Roses

Four roses drinking from a blue vase,
the first one I name Moment of Gladness,
the second, Wresting Beauty from Fear.
All year I watched my beloved disappearing, the sweet fat
of her hips, her laughter, her will,
as though a whelk had drilled through her shell,
sucked out the flesh. Death woke me each morning
with its bird impersonation. But now she has cut
these Clouds of Glory and a honeyed musk sublimes
from their petals, veined fine as an infant’s eyelids,
and spiraling like any embryo—fish, snake, or human—
and she has carried them to me, saturated
in the colors they have not swallowed,
the blush and gold, the razzle-dazzle red, riven
from the dirt to cleave here briefly.
And now, as though to signify our fortune,
a tiny insect journeys across the kingdom
of one ivory petal and into the heart
of the blossom. O, Small Mercies sliced
from the root. I listen
as they sip the blue water.

Ellen Bass’s most recent collection, Indigo, was published by Copper Canyon Press in 2020. Her other poetry books include Like a Beggar, The Human Lineand Mules of Love. Her poems appear  frequently in The New Yorker, American Poetry Review, and many other journals. Among her awards are Fellowships from the Guggenheim Foundation, The NEA, and The California Arts Council, The Lambda Literary Award, and four Pushcart Prizes. She co-edited the first major anthology of women’s poetry, No More Masks!, and her nonfiction books include the groundbreaking The Courage to Heal: A Guide for Women Survivors of Child Sexual Abuse and Free Your Mind: The Book for Gay, Lesbian and Bisexual Youth. A Chancellor Emerita of the Academy of American Poets, Bass founded poetry workshops at Salinas Valley State Prison and the Santa Cruz, California jails, and teaches in the MFA writing program at Pacific University.

Comments

  1. Yes!! Let us wrest beauty from fear. In the Old Testament humans feared God. Lets Love God. Love beauty. Reject fear.
    Thanks for this.

  2. Such terrible beauty. As one who is mourning the death of a beloved, my heart is fed. Thanks.

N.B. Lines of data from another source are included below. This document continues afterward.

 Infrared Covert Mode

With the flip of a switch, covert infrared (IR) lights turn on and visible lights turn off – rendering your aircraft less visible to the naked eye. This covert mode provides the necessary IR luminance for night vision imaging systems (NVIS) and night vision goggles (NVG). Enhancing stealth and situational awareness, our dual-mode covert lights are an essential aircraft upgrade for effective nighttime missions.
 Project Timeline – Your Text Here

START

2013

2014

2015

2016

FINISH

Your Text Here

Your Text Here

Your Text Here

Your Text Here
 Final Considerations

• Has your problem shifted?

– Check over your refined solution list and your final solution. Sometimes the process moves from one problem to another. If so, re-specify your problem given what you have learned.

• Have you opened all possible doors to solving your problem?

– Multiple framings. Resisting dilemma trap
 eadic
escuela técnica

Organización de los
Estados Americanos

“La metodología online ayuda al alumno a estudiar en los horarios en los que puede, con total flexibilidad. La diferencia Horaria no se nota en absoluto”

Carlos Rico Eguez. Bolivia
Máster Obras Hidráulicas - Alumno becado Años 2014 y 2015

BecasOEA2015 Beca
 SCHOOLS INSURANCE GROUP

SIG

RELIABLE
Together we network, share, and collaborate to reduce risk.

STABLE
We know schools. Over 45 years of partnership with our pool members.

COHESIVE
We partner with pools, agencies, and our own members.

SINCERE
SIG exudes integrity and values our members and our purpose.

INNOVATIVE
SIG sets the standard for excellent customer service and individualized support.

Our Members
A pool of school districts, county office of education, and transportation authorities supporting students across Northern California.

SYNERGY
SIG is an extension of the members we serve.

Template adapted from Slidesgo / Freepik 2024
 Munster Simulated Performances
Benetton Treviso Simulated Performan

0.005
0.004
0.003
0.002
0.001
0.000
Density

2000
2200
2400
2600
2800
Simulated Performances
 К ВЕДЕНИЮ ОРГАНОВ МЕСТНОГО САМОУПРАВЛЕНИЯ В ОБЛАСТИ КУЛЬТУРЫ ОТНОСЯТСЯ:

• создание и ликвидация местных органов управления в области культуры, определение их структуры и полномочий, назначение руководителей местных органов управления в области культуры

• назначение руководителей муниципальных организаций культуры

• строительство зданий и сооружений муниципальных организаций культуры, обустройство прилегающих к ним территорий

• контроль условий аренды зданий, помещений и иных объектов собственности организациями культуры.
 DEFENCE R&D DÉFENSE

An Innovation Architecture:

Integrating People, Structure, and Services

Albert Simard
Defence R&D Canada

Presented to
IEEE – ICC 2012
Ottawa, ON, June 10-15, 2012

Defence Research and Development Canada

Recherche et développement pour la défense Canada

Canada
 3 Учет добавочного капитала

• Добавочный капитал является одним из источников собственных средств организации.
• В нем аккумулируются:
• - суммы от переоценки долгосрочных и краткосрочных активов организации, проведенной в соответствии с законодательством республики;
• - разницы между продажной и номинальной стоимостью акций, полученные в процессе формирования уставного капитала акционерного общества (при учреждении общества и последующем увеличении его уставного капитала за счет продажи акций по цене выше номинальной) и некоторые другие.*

  3. razzle dazzle red. this made my morning.

  4. beautiful poem. Ellen Bass’s most recent book is Indigo, just out this year – full of beauty and life.

  5. “Death woke me each morning with its bird impersonation.” This flips the bird as messenger of joy. Wonderfully embodied poem.

  6. The loneliness of the survivor and the remorse for that which is left unsaid

  7. I can enjoy the delicate four fragrances in my mind.